I read Alain Robbe-Grillet's Jealousy several years ago. I never got around to reviewing it here, but I recall noting that I might've interpreted it rather differently if it weren't for its title, if I hadn't known what it was supposed to be about. It couldn't be read cold. A weirdly dispassionate telling was suddenly imbued with a passionate external interpretation.
In The New York Review of Books, Diane Johnson considers the theme of jealousy in the light of a couple of books that I'm not sure I would ever have thought to group together, including Jealousy, by Peter Toohey:
One of Toohey's more interesting findings is that a morbidly jealous person (as opposed to "normally" jealous) is especially zealous in seeking "visual evidence to confirm the truth of the way they are feeling"; Othello must see Desdemona's handkerchief. This visual element makes film a particularly suitable medium for expressing jealousy. He suggests that stalking also arises from the visual need.Toohey uses Robbe-Grillet's novel to illustrate a couple other points. I'm a little hung up on this novel at the moment and want to revisit it, having just watched Last Year at Marienbad (for which Robbe-Grillet wrote the screenplay) the other week.
Johnson also references Happy Are the Happy, a book of short stories by Yasmina Reza, which has just sky-rocketed to the top of my wishlist.
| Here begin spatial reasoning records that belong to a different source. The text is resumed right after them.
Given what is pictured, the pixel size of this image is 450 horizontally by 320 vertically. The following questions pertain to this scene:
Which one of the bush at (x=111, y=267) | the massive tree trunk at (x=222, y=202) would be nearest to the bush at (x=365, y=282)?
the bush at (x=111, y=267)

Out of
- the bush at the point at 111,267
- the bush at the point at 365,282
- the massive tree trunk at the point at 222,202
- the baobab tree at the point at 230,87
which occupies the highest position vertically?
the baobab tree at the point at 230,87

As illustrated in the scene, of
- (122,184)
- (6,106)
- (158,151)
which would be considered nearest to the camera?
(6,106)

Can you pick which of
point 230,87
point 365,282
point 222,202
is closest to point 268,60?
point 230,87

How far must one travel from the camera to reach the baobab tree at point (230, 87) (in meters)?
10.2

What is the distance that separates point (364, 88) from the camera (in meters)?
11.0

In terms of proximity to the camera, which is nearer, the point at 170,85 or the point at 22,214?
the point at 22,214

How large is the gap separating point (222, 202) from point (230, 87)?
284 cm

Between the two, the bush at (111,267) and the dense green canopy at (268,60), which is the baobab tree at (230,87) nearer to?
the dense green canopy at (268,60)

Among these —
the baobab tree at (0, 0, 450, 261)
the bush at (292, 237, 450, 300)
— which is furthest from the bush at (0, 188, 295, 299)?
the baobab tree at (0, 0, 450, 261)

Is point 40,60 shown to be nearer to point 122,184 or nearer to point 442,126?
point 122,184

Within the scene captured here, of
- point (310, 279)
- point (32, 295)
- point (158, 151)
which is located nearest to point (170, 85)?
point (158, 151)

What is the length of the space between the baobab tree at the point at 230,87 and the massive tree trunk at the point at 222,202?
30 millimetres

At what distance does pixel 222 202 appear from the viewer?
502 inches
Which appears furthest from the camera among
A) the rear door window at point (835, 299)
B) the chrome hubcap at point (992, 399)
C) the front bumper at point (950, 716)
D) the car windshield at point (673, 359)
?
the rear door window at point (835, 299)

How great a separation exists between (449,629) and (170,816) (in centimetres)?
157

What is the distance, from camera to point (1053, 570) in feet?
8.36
See also An Ode to Envy, a TED Talk by Parul Sehgal, an editor for The New York Times Book Review:
Jealousy is exhausting. It's a hungry emotion. It must be fed. [...] Jealousy is a hungry emotion. Jealousy like information. Jealousy likes detail. That's why Instagram is such a hit. Proust actually links the language of scholarship and jealousy. When Swann is in his jealous throes, and suddenly he's listening at doorways and bribing his mistress' servants, he defends these behaviors. He says, "You know, look, I know you think this is repugnant, but it is no different from interpreting an ancient text or looking at a monument." He says, "They are scientific investigations with real intellectual value." Proust is trying to show us that jealousy feels intolerable and makes us look absurd, but it is, at its crux, a quest for knowledge, a quest for truth, painful truth, and actually, where Proust is concerned, the more painful the truth, the better. Grief, humiliation, loss: These were the avenues to wisdom for Proust. He says, "A woman whom we need, who makes us suffer, elicits from us a gamut of feelings far more profound and vital than a man of genius who interests us." Is he telling us to just go and find cruel women? No. I think he's trying to say that jealousy reveals us to ourselves. And does any other emotion crack us open in this particular way? Does any other emotion reveal to us our aggression and our hideous ambition and our entitlement? Does any other emotion teach us to look with such peculiar intensity?